### VORLIEGENDE EINTRÄGE
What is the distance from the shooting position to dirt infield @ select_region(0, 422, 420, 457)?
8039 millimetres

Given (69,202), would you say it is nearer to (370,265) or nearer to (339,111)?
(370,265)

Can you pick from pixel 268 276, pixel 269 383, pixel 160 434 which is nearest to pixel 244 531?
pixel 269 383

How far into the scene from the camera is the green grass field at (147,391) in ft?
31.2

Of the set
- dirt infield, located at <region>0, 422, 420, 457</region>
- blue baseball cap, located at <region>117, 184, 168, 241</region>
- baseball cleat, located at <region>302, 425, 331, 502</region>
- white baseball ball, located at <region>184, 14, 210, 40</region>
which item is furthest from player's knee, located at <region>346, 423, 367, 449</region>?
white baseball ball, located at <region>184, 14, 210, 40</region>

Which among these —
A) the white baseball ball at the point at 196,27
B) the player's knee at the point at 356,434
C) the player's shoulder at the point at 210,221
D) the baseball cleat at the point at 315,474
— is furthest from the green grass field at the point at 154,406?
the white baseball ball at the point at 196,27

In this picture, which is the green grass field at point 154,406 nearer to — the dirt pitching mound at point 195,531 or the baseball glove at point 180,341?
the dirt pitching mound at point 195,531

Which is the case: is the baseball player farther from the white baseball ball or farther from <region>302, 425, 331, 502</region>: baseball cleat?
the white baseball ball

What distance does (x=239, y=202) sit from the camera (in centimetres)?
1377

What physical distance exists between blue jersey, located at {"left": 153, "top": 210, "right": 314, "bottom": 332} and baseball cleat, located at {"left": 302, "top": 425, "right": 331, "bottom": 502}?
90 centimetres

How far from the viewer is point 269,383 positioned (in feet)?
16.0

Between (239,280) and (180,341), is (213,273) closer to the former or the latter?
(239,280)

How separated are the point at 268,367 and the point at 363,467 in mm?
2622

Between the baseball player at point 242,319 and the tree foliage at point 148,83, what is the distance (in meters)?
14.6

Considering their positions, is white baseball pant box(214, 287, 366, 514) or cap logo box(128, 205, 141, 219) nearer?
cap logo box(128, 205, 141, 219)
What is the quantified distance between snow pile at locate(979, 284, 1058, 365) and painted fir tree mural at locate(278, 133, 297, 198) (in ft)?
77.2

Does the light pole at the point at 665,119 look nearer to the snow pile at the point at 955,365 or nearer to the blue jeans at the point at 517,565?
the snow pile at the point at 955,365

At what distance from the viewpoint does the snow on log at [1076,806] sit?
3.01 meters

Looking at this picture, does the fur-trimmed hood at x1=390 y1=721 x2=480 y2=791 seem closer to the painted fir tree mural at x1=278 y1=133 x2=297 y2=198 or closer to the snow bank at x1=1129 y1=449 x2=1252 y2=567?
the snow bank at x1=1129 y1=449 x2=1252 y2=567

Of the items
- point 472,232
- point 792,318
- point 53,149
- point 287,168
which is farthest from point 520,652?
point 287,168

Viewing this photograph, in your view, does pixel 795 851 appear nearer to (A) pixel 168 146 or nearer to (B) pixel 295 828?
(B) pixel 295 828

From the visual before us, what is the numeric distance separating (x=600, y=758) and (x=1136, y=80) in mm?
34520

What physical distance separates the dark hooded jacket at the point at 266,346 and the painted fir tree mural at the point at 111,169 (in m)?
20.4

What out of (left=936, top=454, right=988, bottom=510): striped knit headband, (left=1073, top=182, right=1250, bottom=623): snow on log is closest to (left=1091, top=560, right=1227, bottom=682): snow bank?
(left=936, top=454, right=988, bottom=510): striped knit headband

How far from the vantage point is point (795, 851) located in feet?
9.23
######
Tausche in allen Einträgen „green grass field“ gegen „green lawn“ aus und gib sie ansonsten unverändert wieder.

What is the distance from the shooting position to dirt infield @ select_region(0, 422, 420, 457)?
8039 millimetres

Given (69,202), would you say it is nearer to (370,265) or nearer to (339,111)?
(370,265)

Can you pick from pixel 268 276, pixel 269 383, pixel 160 434 which is nearest to pixel 244 531?
pixel 269 383

How far into the scene from the camera is the green lawn at (147,391) in ft?
31.2

Of the set
- dirt infield, located at <region>0, 422, 420, 457</region>
- blue baseball cap, located at <region>117, 184, 168, 241</region>
- baseball cleat, located at <region>302, 425, 331, 502</region>
- white baseball ball, located at <region>184, 14, 210, 40</region>
which item is furthest from player's knee, located at <region>346, 423, 367, 449</region>?
white baseball ball, located at <region>184, 14, 210, 40</region>

Which among these —
A) the white baseball ball at the point at 196,27
B) the player's knee at the point at 356,434
C) the player's shoulder at the point at 210,221
D) the baseball cleat at the point at 315,474
— is furthest from the green lawn at the point at 154,406?
the white baseball ball at the point at 196,27

In this picture, which is the green lawn at point 154,406 nearer to — the dirt pitching mound at point 195,531 or the baseball glove at point 180,341?
the dirt pitching mound at point 195,531

Which is the case: is the baseball player farther from the white baseball ball or farther from <region>302, 425, 331, 502</region>: baseball cleat?
the white baseball ball

What distance does (x=239, y=202) sit from the camera (in centimetres)?
1377

What physical distance exists between blue jersey, located at {"left": 153, "top": 210, "right": 314, "bottom": 332} and baseball cleat, located at {"left": 302, "top": 425, "right": 331, "bottom": 502}?
90 centimetres

How far from the viewer is point 269,383 positioned (in feet)?
16.0

Between (239,280) and (180,341), is (213,273) closer to the former or the latter?
(239,280)

How separated are the point at 268,367 and the point at 363,467 in mm?
2622

Between the baseball player at point 242,319 and the tree foliage at point 148,83, what is the distance (in meters)?
14.6

Considering their positions, is white baseball pant box(214, 287, 366, 514) or cap logo box(128, 205, 141, 219) nearer?
cap logo box(128, 205, 141, 219)
What is the quantified distance between snow pile at locate(979, 284, 1058, 365) and painted fir tree mural at locate(278, 133, 297, 198) (in ft)?
77.2

Does the light pole at the point at 665,119 look nearer to the snow pile at the point at 955,365 or nearer to the blue jeans at the point at 517,565?
the snow pile at the point at 955,365

At what distance from the viewpoint does the snow on log at [1076,806] sit?
3.01 meters

Looking at this picture, does the fur-trimmed hood at x1=390 y1=721 x2=480 y2=791 seem closer to the painted fir tree mural at x1=278 y1=133 x2=297 y2=198 or closer to the snow bank at x1=1129 y1=449 x2=1252 y2=567?
the snow bank at x1=1129 y1=449 x2=1252 y2=567

Of the items
- point 472,232
- point 792,318
- point 53,149
- point 287,168
which is farthest from point 520,652?
point 287,168

Viewing this photograph, in your view, does pixel 795 851 appear nearer to (A) pixel 168 146 or nearer to (B) pixel 295 828?
(B) pixel 295 828

From the visual before us, what is the numeric distance separating (x=600, y=758) and (x=1136, y=80) in mm?
34520

What physical distance separates the dark hooded jacket at the point at 266,346 and the painted fir tree mural at the point at 111,169 (in m)?
20.4

What out of (left=936, top=454, right=988, bottom=510): striped knit headband, (left=1073, top=182, right=1250, bottom=623): snow on log is closest to (left=1091, top=560, right=1227, bottom=682): snow bank?
(left=936, top=454, right=988, bottom=510): striped knit headband

How far from the vantage point is point (795, 851) located in feet?
9.23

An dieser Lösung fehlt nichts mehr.